* [To do]:
a. In the HS-DSCH passage, which two features of other W-CDMA channels does the High-Speed Downlink Shared Channel lack?
b. Extend the HS-DSCH passage past its final sentence with the next part.

* [Text passage]:
BEGIN

The High-Speed Downlink Shared Channel (HS-DSCH) lacks two basic features of other W-CDMA channels—variable spreading factor and fast power control. Instead, it delivers the improved downlink performance using adaptive modulation and coding (AMC), fast packet scheduling at the base station, and fast retransmissions from the base station, known as hybrid automatic repeat-request (HARQ).

[edit] Hybrid automatic repeat-request (HARQ)

HARQ uses incremental redundancy, where user data is transmitted multiple times using different codings. When a corrupted packet is received, the user device saves it and later combines it with the retransmissions, to recover the error-free packet as efficiently as possible. Even if the retransmitted packets are corrupted, their combination can yield an error-free packet.

END

* [Provided data]:
BEGIN

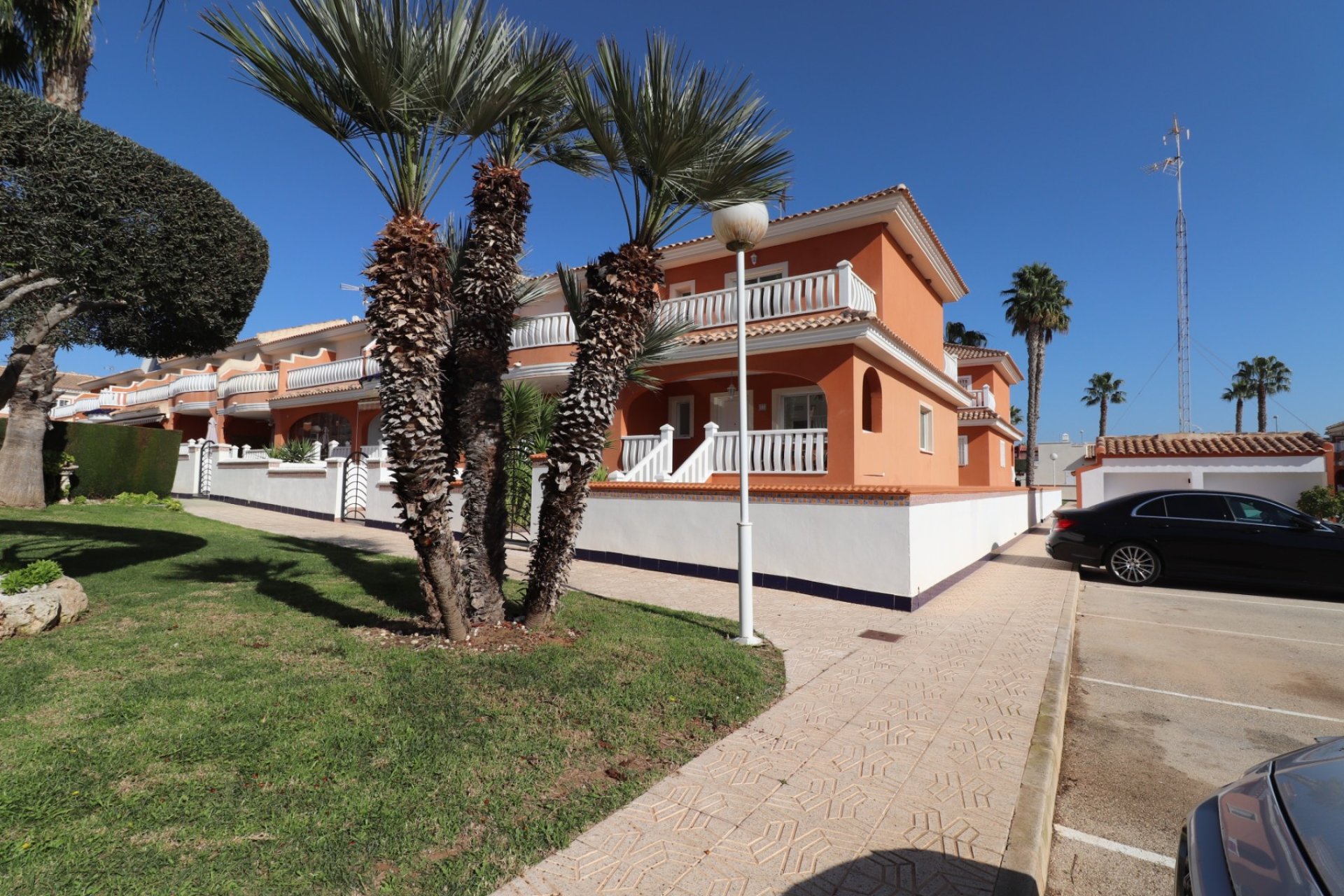 Resale - Townhouse -
Ciudad Quesada - Doña Pepa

END

* [Outputs in order]:
a. Variable spreading factor and fast power control.

b.
[edit] Fast packet scheduling

The HS-DSCH downlink channel is shared between users using channel-dependent scheduling to make the best use of available radio conditions. Each user device periodically transmits an indication of the downlink signal quality, as often as 500 times per second. Using this information from all devices, the base station decides which users will be sent data on the next 2 ms frame and how much data should be sent for each user. More data can be sent to users which report high downlink signal quality.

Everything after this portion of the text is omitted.